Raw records
++++++++++++++++++++

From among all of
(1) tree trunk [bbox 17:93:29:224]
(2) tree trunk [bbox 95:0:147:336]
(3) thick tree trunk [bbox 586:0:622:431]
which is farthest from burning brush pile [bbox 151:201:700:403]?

++++++++++++++++++++

◆ DIRECTIONS ◆
Rewrite the listing with every "tree trunk" changed to "tree stem", leaving all other text as it is.

◆ SOLUTION ◆
From among all of
(1) tree stem [bbox 17:93:29:224]
(2) tree stem [bbox 95:0:147:336]
(3) thick tree stem [bbox 586:0:622:431]
which is farthest from burning brush pile [bbox 151:201:700:403]?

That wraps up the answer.